Viele denken bei Führung an Ansagen, Kontrolle und daran, dass einer alles im Griff haben muss.
Ich habe das anders gelernt.
Nicht aus einem Buch.
Sondern draußen, im echten Miteinander mit meinem Team – Pferde, Lamas, Ziegen. Wesen, die keine Worte benutzen und trotzdem sehr klar sprechen.
Bei uns geht es nicht darum, dass alle „funktionieren“.
Es geht darum, dass jeder wahrgenommen wird und beitragen darf.
Ein echtes Team entsteht nicht dadurch, dass einer alles vorgibt.
Sondern dadurch, dass Raum da ist.
Raum, in dem das Gegenüber eine eigene Lösung zeigen darf.
Und genau hier beginnt das, was viele „Tierkommunikation“ nennen.
Nicht als esoterisches Extra.
Sondern als ganz klare, praktische Sprache im Alltag.
Bilder.
Impulse.
Richtungen.
Kein Reden.
Kein Erklären.
Einfach ein klares inneres Senden und ein ebenso klares Empfangen.
Das wurde früher belächelt.
Heute ist es die Grundlage dafür, dass mein Team schnell, sicher und eigenständig reagieren kann, gerade dann, wenn Worte zu langsam wären oder stören würden.

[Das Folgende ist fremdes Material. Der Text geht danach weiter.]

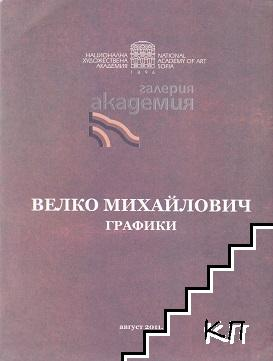 Велко Михайлович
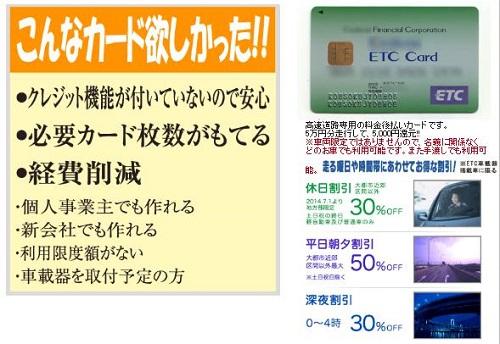 高速情報協同組合「ETC法人カードUC」平日朝夕割引あり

Und genau das hat sich heute wieder gezeigt.
So, wenn einen das Reitkind verwachsen hat, noch kein neues gefunden ist und Herrchen, der sonst alles verbietet, was Spaß macht, anderweitig beschäftigt ist…

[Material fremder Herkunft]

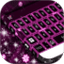霓虹花朵键盘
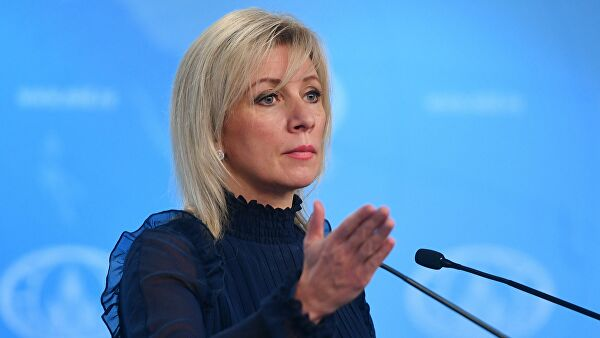 Zakharova called the country where it remains the largest number of Russians
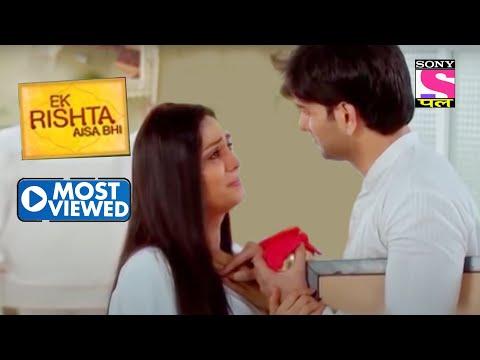 आखरी Journey - Ek Rishta Aisa Bhi - एक रिश्ता ऐसा भी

dann kommt so ein kleiner wilder Hengst auf Ideen.
Und überzeugt seine Mama, doch mal „komische Sachen“ zu machen.
Und ich hab’s gemacht.
Und ich hab’s nicht bereut.
Er ist so fein mitgelaufen.
Hat sich so gefreut, endlich Raum greifen zu dürfen, traben, galoppieren… einfach laufen.

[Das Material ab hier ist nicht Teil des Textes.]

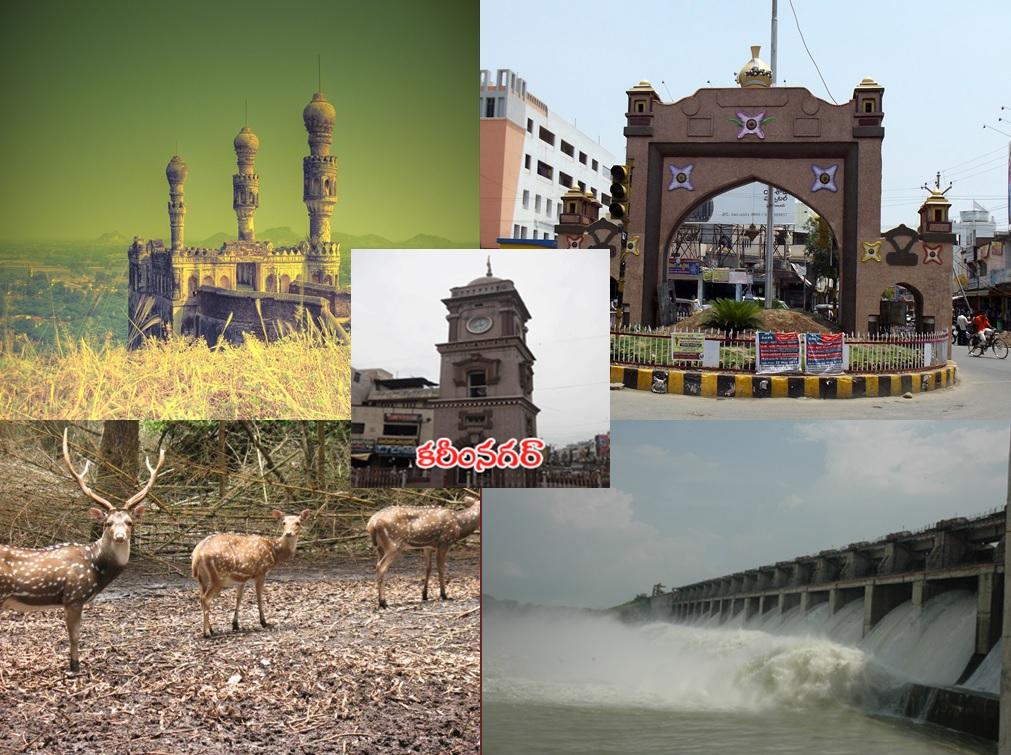 Karimnagar History - Places at a Glance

Und gleichzeitig hat er aufgepasst.
Auf mich.
Wenn ich langsamer wurde, wurde er langsamer.
Wenn wir anhalten mussten, hat er sofort reagiert.
Wenn ich abgestiegen bin, wenn wir abgebogen sind – er war da.
Sogar das Geräusch von der Bremse hat er direkt verstanden.
Nicht, weil er es schon oft erlebt hat.
Sondern weil er mitgedacht hat:
Geräusch → wir werden langsamer → wir halten an.
Mutti steigt auf – ich darf laufen, aber nicht ziehen.
Das war kein Zufall.
Das war Anwendung.
Das war Tierkommunikation in Bewegung.
Nicht im Stillstand irgendwo „fühlen“,
sondern mitten im Geschehen:
Ich sende ein Bild.
Er nimmt es auf.
Er ergänzt es mit seinem eigenen Verständnis.
Und handelt.
Genau da entsteht Teamarbeit auf einer Ebene, die viele gar nicht kennen.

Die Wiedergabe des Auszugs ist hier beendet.